К танцующим присоединились Фенно Уэлд с Бэбс Мэтьюз и Мейзи Каннингем со своим братом Биллом. Времени на раздумья не было. Рука Лена обняла Джоан, и они пошли в такт музыки Мосса; все внимание Джоан сосредоточилось на сильных пальцах у нее на талии – они не просто лежали там, а крепко держали ее. Она не осмелилась посмотреть на него. Мелодия совершала круг за кругом, и в танец вступила первая пара, вторая, третья, потом они поменялись партнерами, и Джоан перешла от Лена к Биллу, затем к Реджу, который держался от нее на некотором расстоянии, не прижимая к себе. Не было никакой возможности заговорить с ним или даже обменяться взглядами – и вот она уже в паре с Фенно.
Фенно вел ее не так, как трое других. Он был великолепным танцором, стройным и гибким, а его высокий рост компенсировался изящными движениями; его ладонь на талии Джоан была обходительной, но твердой. Они много раз танцевали вместе, о чем ей и напомнила его рука. Она залилась румянцем.
Затем объявили последнюю фигуру танца, когда девушки, сменив по очереди всех партнеров, должны были вернуться к первому. Джоан, кружась, перешла от Фенно к Лену и на этот раз подняла на него взгляд. Музыка смолкла.
Он притянул ее к себе, и она прижалась к нему грудью и бедром. Кровь хлынула к лицу, и Джоан быстро опустила взгляд.
– Вы позволите? – Ладонь Фенно лежала на ее локте, но обращался он к Лену.
– Конечно, – ответил Лен и отпустил ее.
Фенно закружил Джоан в вирджинской кадрили. Она не посмотрела, куда направился Лен, но на одном из поворотов заметила его фигуру, возвышавшуюся над толпой, – он пробирался к Моссу, рядом с которым стоял Редж, наблюдая за танцем. Мосс поднял голову и посмотрел на Реджа, словно желая убедиться, что тот все еще здесь. Они не разговаривали. А потом музыка поглотила и закружила их всех.
Во время третьего танца Китти вышла наружу, за периметр света из окон. Она сделала несколько шагов в темноте и обернулась.
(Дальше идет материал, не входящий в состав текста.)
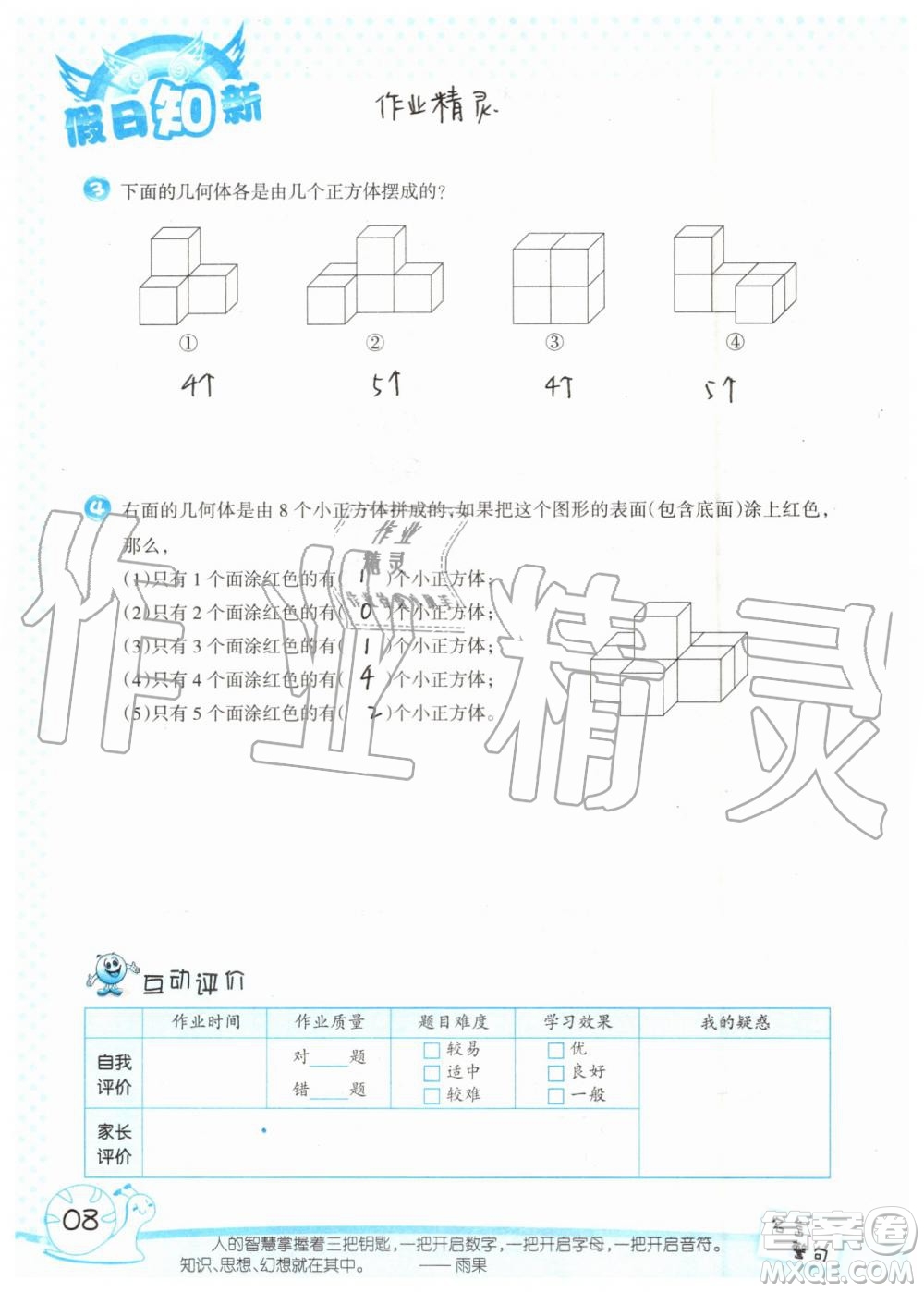 暑假學(xué)習(xí)與生活2019年假日知新四年級數(shù)學(xué)學(xué)習(xí)版生活版參考答案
В широких дверях амбара появлялись и исчезали кружащиеся пары. Мосс был в ударе, звуки пианино разлетались по огромному помещению, вибрировали между танцующими парами, опускались на волосы девушек и плечи мужчин. Этот вечер запомнят все; даже отсюда, из темноты, она видела, что этот вечер, искрящийся весельем, волнующий, выделяется на фоне обычных дней:
Китти проследила, как яркая точка исчезает за крышей амбара, а затем ее взгляд упал на массивную фигуру мужчины; он стоял в дверях, не танцевал. Леонард Леви. Она знала, что это он, хотя не могла видеть его лицо. Он был самым большим. Больше и громче, чем кто-либо другой. Не просто высоким. Фенно Уэлд был высоким, но тонким, словно насекомое; его длинные ноги и слегка сутулые плечи делали его похожим на священника в сюртуке. Нет, этот мужчина был массивным, с широкой грудью и сильными ногами. Такого мужчину можно представить с топором в лесу, в шахте или с гаечным ключом под раковиной, но не на светской вечеринке. В любом случае не на этой вечеринке. Китти отвернулась, плотнее запахнула куртку и стала высматривать Огдена.
В проеме двери появились танцующие Пратты и Райнлендеры – они брались за руки, потом расцеплялись. Китти не думала о них. Она вообще не имела привычки размышлять о браке других людей, то есть о том, счастливый он или нет. Счастье – это для тех, кто довольствуется малым. Ее всегда привлекала идея, что жизнь может протянуться дальше, как пальцы на ладони, и схватить что-то важное. Именно этого хотел для нее Огден. Счастье – это действительно мелочь по сравнению с моментами спокойного удовлетворения – которое она остро ощутила только что, здесь, в темноте – от хорошо сделанного дела.
Они были такими красивыми, эти мальчики и девочки. Такими красивыми и не имеющими представления почему. Весь день она наблюдала. Весь день она смотрела на детей и их друзей – хотя они уже не дети, им за двадцать, а у нее самой в этом возрасте уже был Мосс, – и грустила. Они состарятся. Утратят свою красоту. Потому что красота, в сущности, и есть молодость. Эвелин повернула свое милое лицо к Дикки, и ее глаза светятся любовью. Глядя на Эвелин, невольно думаешь: вот она, надежда для всех нас. Именно поэтому такая красота присутствует в мире. Она заставляет поверить, хотя бы на мгновение, в нашу силу. В то, что все продолжится.